“In order for ETF providers to meet the needs of their clients in 2014, they will have to listen to their clients’ challenges and involve them more in the product development process in order to effectively deliver client-led solutions. iShares, for example, partnered with institutional and advisor clients in 2013 to develop iShares MSCI Factor ETFs and Enhanced ETFs based on their desire for exposure to factors such as value, size, quality and momentum. The positive feedback from the clients is leading iShares to find other similar opportunities in 2014,” according to iShares.

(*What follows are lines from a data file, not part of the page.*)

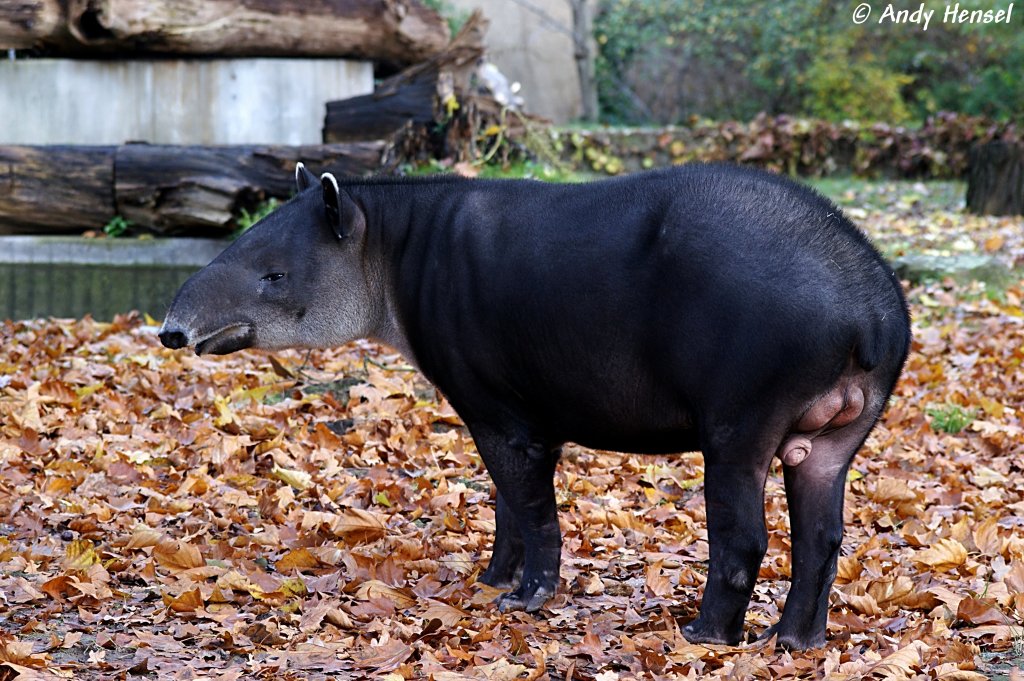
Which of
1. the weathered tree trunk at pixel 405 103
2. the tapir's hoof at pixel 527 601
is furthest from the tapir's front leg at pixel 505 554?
the weathered tree trunk at pixel 405 103

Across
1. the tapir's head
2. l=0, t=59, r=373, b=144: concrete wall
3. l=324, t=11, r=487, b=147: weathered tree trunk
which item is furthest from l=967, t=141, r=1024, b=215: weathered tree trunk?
the tapir's head

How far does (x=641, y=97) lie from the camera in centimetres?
2412

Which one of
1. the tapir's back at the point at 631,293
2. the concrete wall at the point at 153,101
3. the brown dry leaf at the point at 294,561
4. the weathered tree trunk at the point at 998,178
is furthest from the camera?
the weathered tree trunk at the point at 998,178

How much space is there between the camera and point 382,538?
5.74 metres

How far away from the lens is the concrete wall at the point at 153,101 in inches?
Answer: 457

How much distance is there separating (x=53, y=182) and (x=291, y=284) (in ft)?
21.7

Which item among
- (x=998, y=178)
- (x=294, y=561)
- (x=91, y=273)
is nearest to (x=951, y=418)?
(x=294, y=561)

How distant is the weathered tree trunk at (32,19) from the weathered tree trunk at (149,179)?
41.2 inches

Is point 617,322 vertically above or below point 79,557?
above

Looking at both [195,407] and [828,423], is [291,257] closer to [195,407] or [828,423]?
[828,423]

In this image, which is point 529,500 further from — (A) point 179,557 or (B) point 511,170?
(B) point 511,170

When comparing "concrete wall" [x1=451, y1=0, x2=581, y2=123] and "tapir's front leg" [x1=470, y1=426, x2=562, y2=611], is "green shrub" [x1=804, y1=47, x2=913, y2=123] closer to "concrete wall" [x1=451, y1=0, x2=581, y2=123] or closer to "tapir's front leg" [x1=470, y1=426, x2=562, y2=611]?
"concrete wall" [x1=451, y1=0, x2=581, y2=123]

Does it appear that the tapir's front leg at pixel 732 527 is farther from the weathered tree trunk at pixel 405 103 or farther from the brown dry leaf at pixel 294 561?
the weathered tree trunk at pixel 405 103

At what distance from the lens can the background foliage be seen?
69.7ft
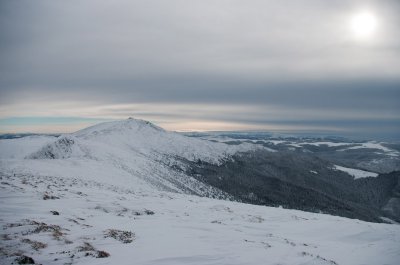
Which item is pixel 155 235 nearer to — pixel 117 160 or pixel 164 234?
pixel 164 234

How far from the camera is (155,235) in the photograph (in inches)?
642

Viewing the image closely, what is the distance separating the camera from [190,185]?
120 m

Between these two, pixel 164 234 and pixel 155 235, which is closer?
pixel 155 235

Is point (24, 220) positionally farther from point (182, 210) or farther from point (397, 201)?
point (397, 201)

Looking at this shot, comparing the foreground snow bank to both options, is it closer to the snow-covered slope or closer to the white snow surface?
the white snow surface

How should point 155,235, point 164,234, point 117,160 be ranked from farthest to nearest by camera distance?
1. point 117,160
2. point 164,234
3. point 155,235

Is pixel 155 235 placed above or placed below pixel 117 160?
above

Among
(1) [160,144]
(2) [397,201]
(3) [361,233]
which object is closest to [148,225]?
(3) [361,233]

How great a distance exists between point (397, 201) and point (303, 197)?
70.5 metres

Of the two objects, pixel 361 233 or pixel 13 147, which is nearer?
pixel 361 233

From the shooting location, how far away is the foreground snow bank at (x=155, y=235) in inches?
493

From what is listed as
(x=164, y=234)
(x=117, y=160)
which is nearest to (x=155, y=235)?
(x=164, y=234)

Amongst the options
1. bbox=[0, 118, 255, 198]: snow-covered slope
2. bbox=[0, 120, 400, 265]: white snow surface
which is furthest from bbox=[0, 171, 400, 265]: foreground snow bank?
bbox=[0, 118, 255, 198]: snow-covered slope

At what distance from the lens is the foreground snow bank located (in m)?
12.5
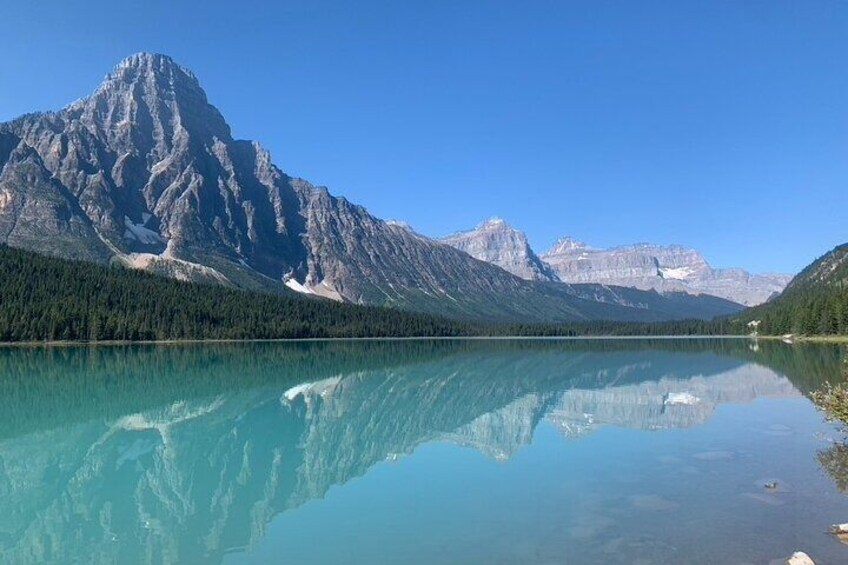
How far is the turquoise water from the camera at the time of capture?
53.4ft

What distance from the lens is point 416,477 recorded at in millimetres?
24547

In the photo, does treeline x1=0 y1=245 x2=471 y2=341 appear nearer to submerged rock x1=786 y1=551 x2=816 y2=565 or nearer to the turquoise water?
the turquoise water

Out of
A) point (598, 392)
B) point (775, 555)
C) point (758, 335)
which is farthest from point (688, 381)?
point (758, 335)

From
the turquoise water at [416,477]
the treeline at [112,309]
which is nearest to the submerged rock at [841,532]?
the turquoise water at [416,477]

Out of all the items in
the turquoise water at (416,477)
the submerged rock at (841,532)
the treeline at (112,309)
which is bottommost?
the turquoise water at (416,477)

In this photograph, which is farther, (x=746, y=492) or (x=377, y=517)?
(x=746, y=492)

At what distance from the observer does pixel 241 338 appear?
169m

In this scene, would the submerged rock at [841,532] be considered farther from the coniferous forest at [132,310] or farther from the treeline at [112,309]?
the treeline at [112,309]

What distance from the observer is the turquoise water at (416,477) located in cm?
1627

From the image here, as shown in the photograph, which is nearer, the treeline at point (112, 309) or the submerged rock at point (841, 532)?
the submerged rock at point (841, 532)

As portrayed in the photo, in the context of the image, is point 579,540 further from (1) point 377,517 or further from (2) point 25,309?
(2) point 25,309

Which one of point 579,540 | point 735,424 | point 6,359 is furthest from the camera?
point 6,359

Additionally, iShares sees advisors and investors boosting their usage of smart ETFs. Last year, smart beta ETFs attracted $65.1 billion in new assets, nearly double the $34.2 billion hauled in by the group in 2012. [A Record Year of ETF Inflows]

“iShares expects the interest in non-market cap weighted ETFs such as factor ETFs or minimum-volatility ETFs to continue in 2014. We believe factor and minimum-volatility ETFs will see above-market asset growth given broader acceptance from global pension plans, government institutions, asset managers and registered investment advisors,” said iShares.

Popular iShares smart beta ETFs include the iShares MSCI USA Minimum Volatility ETF (NYSEArca: USMV) and the iShares MSCI USA Quality Factor ETF (NYSEArca: QUAL).